Afghanistan

This week the world was horrified to see images of 640 men, women, and children crowded into the hold of a US military cargo plane on the tarmac in Kabul, while hundreds ran alongside the plane as it took off, two fell to their deaths from the wheels, and another was found dead in a wheel well after the plane landed in Qatar.
Earlier this year a report was posted by Brown University entitled, The Costs of Working with the Americans in Afghanistan: The United States’ Broken Special Immigrant Visa Process. It was about those translators, drivers, engineers, and others who worked for the US military in Afghanistan and then found themselves, and their families, at risk of being killed for their service. The report found the program mired in inefficiencies. As of spring 2021, while 18,000 Afghan applicants (along with 45,000 family members) had received Special Immigrant Visas (SIVs), another 18,800 applicants were stuck in review. The average processing time was 658 days.

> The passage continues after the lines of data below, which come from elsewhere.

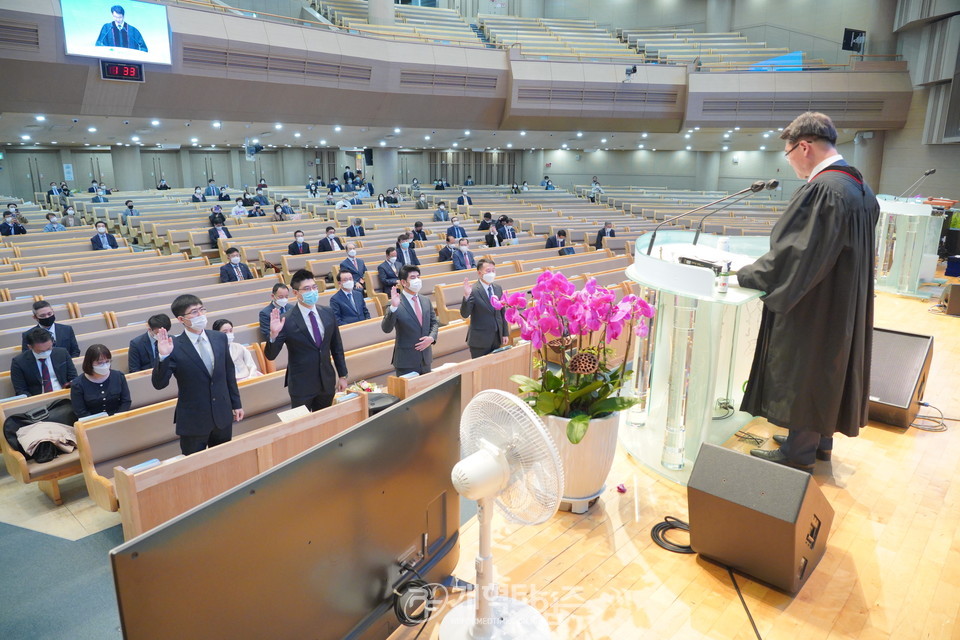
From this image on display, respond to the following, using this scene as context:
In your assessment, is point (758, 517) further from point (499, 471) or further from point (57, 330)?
point (57, 330)

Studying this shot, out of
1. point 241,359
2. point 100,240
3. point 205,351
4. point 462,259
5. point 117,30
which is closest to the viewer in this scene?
point 205,351

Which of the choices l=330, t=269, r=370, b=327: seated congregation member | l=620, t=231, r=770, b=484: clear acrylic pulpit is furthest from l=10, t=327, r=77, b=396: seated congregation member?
l=620, t=231, r=770, b=484: clear acrylic pulpit

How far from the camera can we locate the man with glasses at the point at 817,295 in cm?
281

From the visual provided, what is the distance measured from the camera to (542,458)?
1.64 metres

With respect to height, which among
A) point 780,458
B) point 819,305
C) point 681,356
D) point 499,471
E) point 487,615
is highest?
point 819,305

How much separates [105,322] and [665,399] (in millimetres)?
6192

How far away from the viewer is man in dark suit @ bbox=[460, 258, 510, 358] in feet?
18.1

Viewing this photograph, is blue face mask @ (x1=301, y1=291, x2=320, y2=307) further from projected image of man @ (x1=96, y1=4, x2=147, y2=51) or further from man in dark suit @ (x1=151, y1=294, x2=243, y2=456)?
projected image of man @ (x1=96, y1=4, x2=147, y2=51)

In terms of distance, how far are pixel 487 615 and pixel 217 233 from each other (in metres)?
12.4

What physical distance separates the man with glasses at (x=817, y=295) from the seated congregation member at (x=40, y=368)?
5.23m

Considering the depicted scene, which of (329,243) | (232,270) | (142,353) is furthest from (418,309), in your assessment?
(329,243)

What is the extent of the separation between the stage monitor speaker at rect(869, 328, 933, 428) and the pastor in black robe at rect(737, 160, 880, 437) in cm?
105

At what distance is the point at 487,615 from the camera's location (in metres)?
1.83

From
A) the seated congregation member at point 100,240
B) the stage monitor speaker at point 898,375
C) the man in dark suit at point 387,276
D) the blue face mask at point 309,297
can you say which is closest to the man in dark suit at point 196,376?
the blue face mask at point 309,297
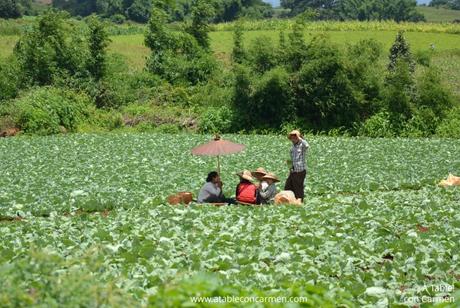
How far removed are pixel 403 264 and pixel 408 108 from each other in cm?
2910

When Trump called for a “a complete and total ban on all Muslims”, the SIV program nearly ground to a halt. According to the report, “As of 2019, the State Department only had one analyst conducting security checks for the backlog of over 18,000 applications and the position of senior coordinator, overseeing the entire process was unfilled for three years between 2017 and 2020.”
Among Afghans, the program had a reputation as corrupt, unpredictable, and unworkable. In short, this program, for years, spanning Bush, Obama, Trump, and now Biden, was not something the US government really cared about. In the meantime, it is estimated that several thousand Afghan contractors were assassinated while waiting for their visas. It’s hard to know for sure because the US military kept no database of their contractors.
World War II
Most Americans are aware of this history of treating brown allies as potential enemies – and white enemies as potential allies – from World War II. Japanese Americans were sent to internment camps, most losing their farms and businesses in the process. German Americans faced no such trials. Nazi scientists were cultivated for the US nuclear program.
Arizona
In 1886, Geronimo and a band of a few dozen followers famously went “off the reservation”, leaving their concentration camp at San Carlos and heading south toward their Chiricahua homeland.

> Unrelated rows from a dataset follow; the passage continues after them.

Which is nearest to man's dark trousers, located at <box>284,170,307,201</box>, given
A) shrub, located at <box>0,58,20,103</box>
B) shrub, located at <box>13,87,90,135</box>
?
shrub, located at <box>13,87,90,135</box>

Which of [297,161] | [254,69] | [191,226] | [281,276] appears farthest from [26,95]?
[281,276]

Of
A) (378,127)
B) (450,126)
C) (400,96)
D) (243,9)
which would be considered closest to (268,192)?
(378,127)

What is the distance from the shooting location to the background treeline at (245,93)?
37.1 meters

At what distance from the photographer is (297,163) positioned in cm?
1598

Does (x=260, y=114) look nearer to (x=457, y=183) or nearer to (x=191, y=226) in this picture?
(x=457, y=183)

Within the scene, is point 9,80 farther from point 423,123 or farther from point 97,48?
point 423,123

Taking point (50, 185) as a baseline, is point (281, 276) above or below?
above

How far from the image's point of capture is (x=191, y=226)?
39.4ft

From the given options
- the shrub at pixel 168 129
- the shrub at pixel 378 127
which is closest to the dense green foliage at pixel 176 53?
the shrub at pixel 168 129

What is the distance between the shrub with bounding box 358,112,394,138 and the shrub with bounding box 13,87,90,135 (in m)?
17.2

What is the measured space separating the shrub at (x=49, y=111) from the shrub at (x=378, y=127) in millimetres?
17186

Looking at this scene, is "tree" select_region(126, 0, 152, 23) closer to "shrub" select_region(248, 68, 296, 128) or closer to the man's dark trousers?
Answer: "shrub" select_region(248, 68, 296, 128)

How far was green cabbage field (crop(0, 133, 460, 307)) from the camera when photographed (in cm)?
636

Brigadier General George Crook led five thousand men deep into Mexico in pursuit. Crook’s troops included 65 Apache scouts, of whom he said, “I cannot too strongly assert that there has never been any success in operations against these Indians unless Indian Scouts were used. [They] were of more value in hunting down and compelling the surrender of the renegades than all other troops… combined.”

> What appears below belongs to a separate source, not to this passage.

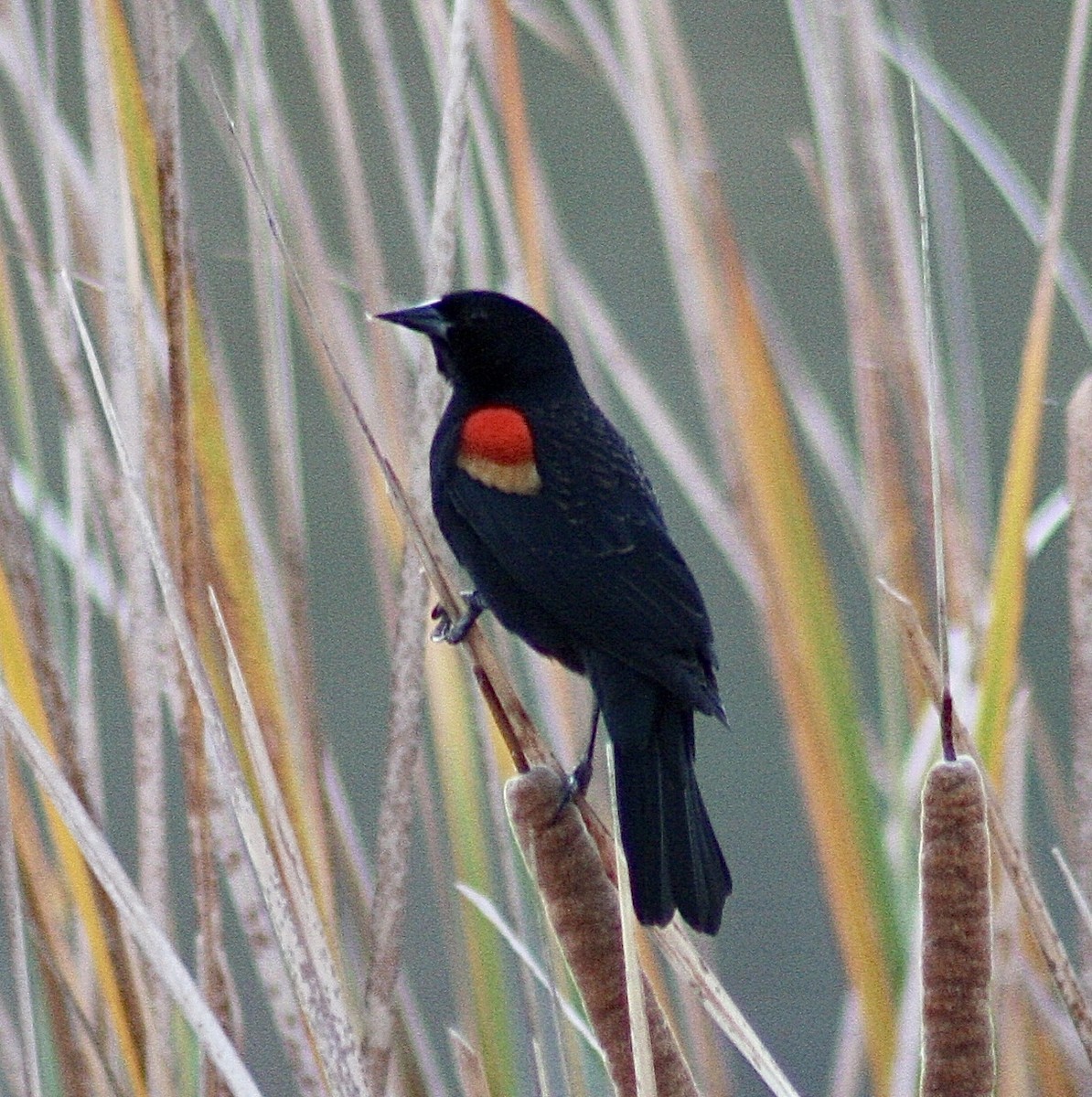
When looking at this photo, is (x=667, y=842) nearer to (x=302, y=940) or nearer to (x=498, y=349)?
(x=302, y=940)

Eventually, they captured Geronimo and his band and sentenced them all to exile and prison in Florida, including the 65 scouts because, according to General Nelson Miles, “the boys of today will become the Geronimos of a few years hence.”

The irony doesn’t end there. Apache helicopters were used by the US military to kill Osama bin Laden in 2011. His US military code name: Geronimo.
Boston
This history of treating allies of color as guilty until proven innocent, or just plain guilty, began as early as 1675. During King Phillip’s War, a general uprising of Natives against the English colonists, the so-called “Praying Indians” volunteered to help their white brethren of Boston. But the colonists would not have it. First, they restricted these converted Native Christians to their towns on the perimeter of Boston, then they rounded them up and banished them to Deer Island, a small island on the outer edge of Boston Harbor.
Daniel Gookin, their minister, noted “how submissively and Christianly and affectionately those poor souls carried it, seeking encouragement, and encouraging and exhorting one another with prayers and tears at the time of the embarkment, being, as they told some, in fear that they should never return more to their habitations, but be transported out of the country.” They were right. On the far side of the harbor, they were met by little more than windswept beaches. There was little food or shelter. It was late October. Of the thousand sent there, only 167 survived.